За ними пришли на рассвете. Постучали так, что содрогнулся дом.
— Эй, Евдокия! — раздался крик. — Где твои постояльцы?.. Скажи, пусть выходят по-доброму, а то выволочем!
Сара первой услышала шум. Она вскочила. Плохо соображая, начала торопливо одеваться. Выглянула в окно и обмерла. Возле крыльца стояли два дюжих мужика. У одного в руках винтовка, палец на спусковом крючке. Другой, много старше, седой и обрюзгший, барабанил рукояткой пистолета в дверь.
Поповьянц, спавший обычно лицом к стене, все еще ничего не слышал. Натрудившись за день, он вечером как подкошенный валился с ног.
— Что? Вызывают? — пробормотал хирург, не открывая глаз.
— Полицаи пришли!
Сон сияло как рукой. Рафаэль вскочил. Дверь с грохотом распахнулась, на пороге с пистолетом в руке стоял Павло Скакун.
— Собирайтесь! — рявкнул он. — Приказано отвести вас в Борисполь!
— Вы не имеете права, — шагнул вперед Поповьянц. — Я врач госпиталя, она — фельдшер. Нас ждут раненые…
— Заткнись, сука! Обойдутся твои большевистские калеки без лекарей. — Скакун толкнул Поповьянца в грудь. — Выходи!
— Дайте хоть вещи взять, — попросила Сара, все еще выгадывая время и надеясь неизвестно на что.
— Шмотье вам вряд ли потребуется, — осклабился молчавший до этого второй полицай, — а любовь крутить без одежки сподручней…
— Даю на сборы пять минут, — сказал Скакун и кивнул напарнику: — Перекур устроим около хаты.
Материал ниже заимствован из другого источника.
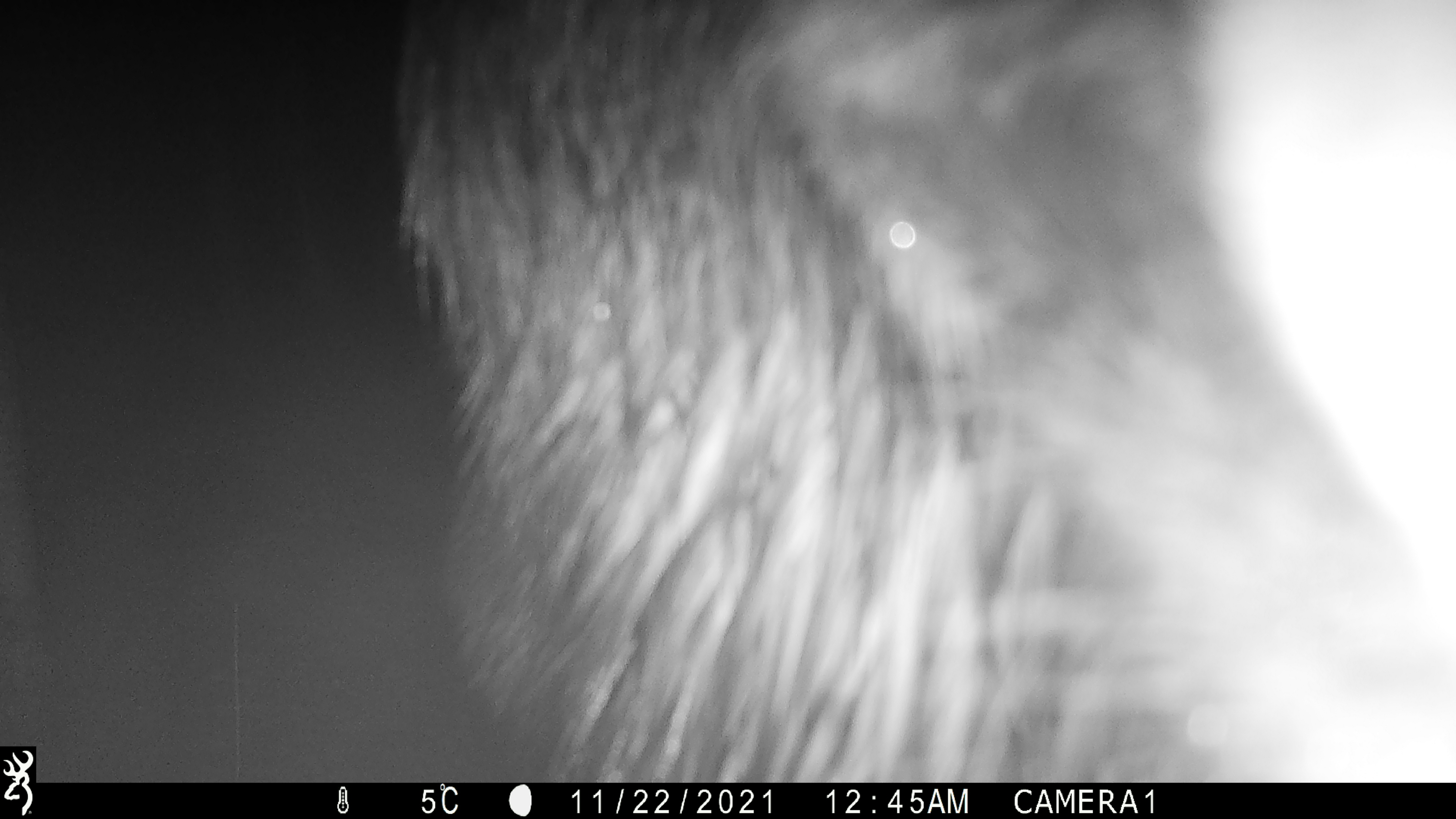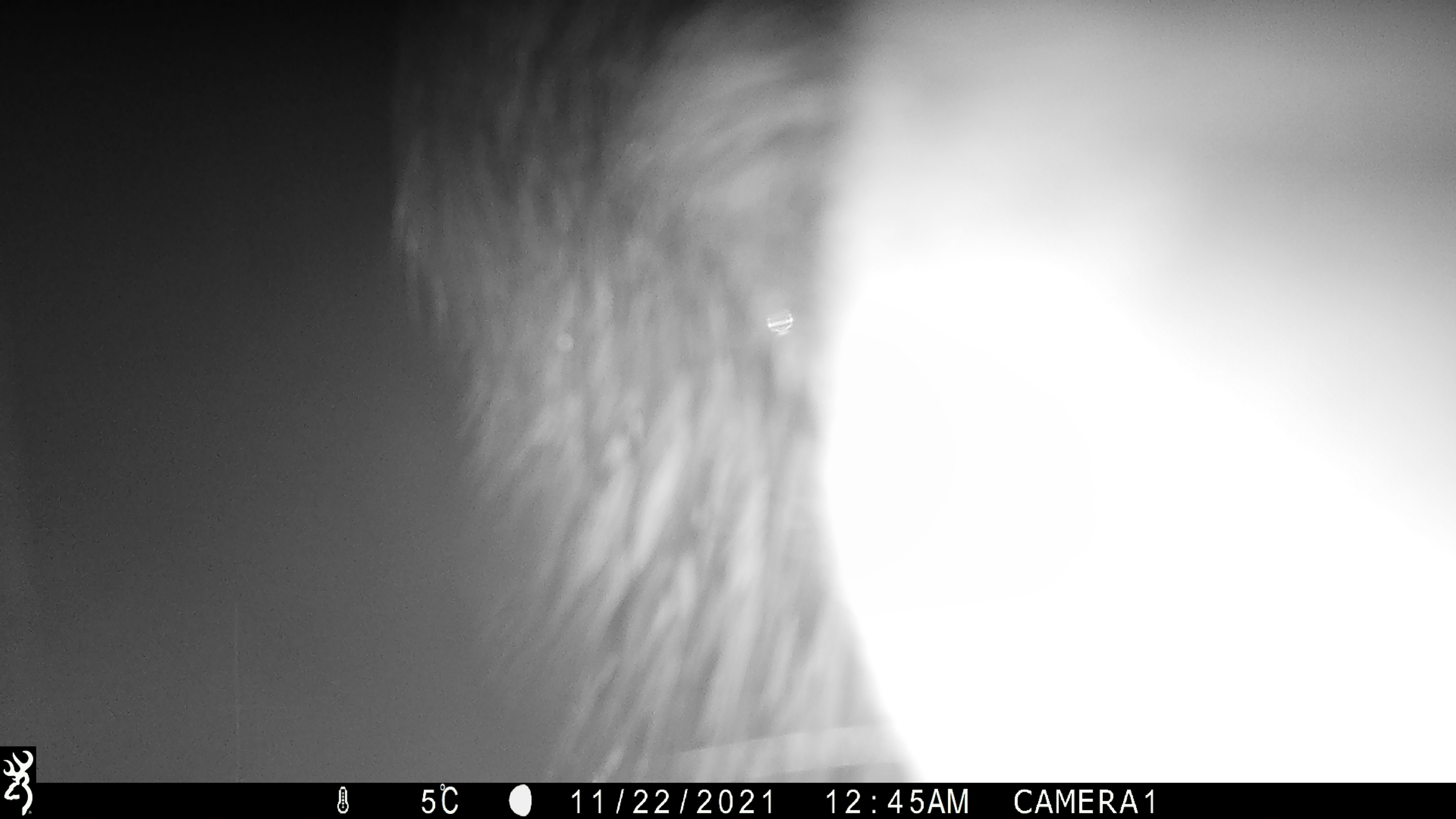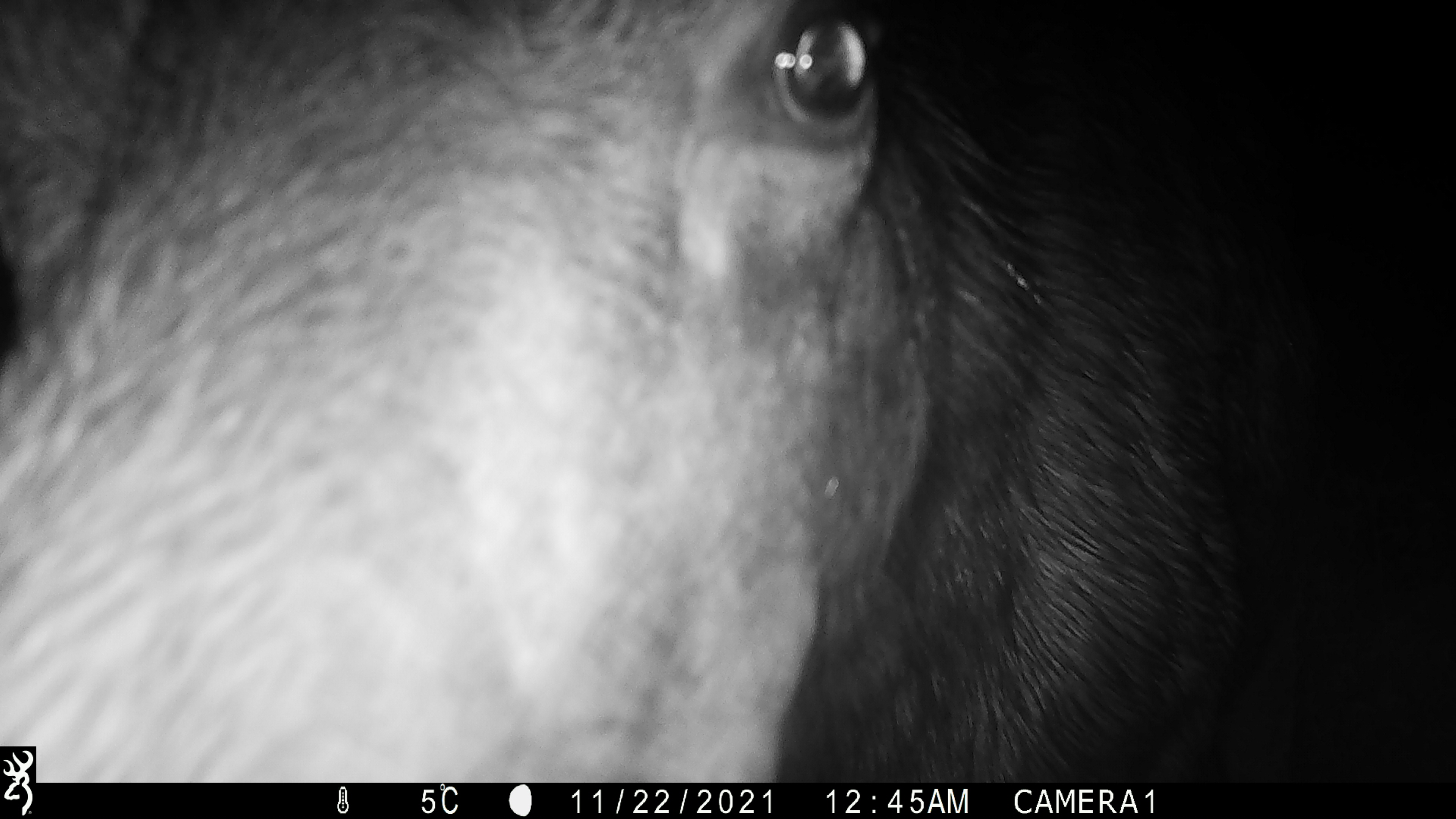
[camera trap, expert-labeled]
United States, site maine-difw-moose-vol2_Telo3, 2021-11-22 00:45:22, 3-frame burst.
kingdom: Animalia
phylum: Chordata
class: Mammalia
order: Artiodactyla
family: Cervidae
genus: Alces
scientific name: Alces alces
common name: moose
Не вздумай шут-ковать, доктор! — Потряс он кулаком под носом Поповьянца и с угрозой, не оставлявшей никаких сомнений в том, что так и будет, добавил: — Задумаешь тикать со своей бабой — пристрелю, как собак!
Поповьянц и Бумагина, оставшись в комнате, молча смотрели друг на друга. Они давно уже думали и чувствовали одинаково. К тому же десятки раз обсуждали, как лучше держаться при аресте, как вести себя, если за ними придут. Вроде бы заранее приготовились ко всему — так им, по крайней мере, представлялось. И все же случившееся оказалось полной неожиданностью. Поповьянц вдруг отчетливо понял, что рассуждения на тему бежать или оставаться, поднять шум или уйти тихо — безнадежно наивны. Пришла реальная опасность, и уже ничего не изменить. Все следует делать до, а не после свершившегося. Остается покориться своей участи, но вести себя так, чтобы не навредить другим, не поставить под удар госпиталь.
Это подсказывал разум, основывающийся на железной логике, всегда свойственной Поповьянцу. Сердце же не хотело соглашаться, и мысль лихорадочно металась в поисках спасения. А если все-таки бежать? Пусть с риском для жизни, но попытаться? Наверное, сыграет роль заступничество жителей села, для которых они с Сарой так много сделали. Но как и кому сообщить?
При выходе из дома Поповьянц увидел стоявшего в дверях комнаты Гладуна и успел шепнуть:
— Найди Гришмановского… Расскажи о нас…
Подгоняемые полицаями, Рафаэль и Сара двинулись по селу. Стояло раннее утро, и улицы были пустынны. За околицей Кулакова Скакун, решив передохнуть, остановил арестованных.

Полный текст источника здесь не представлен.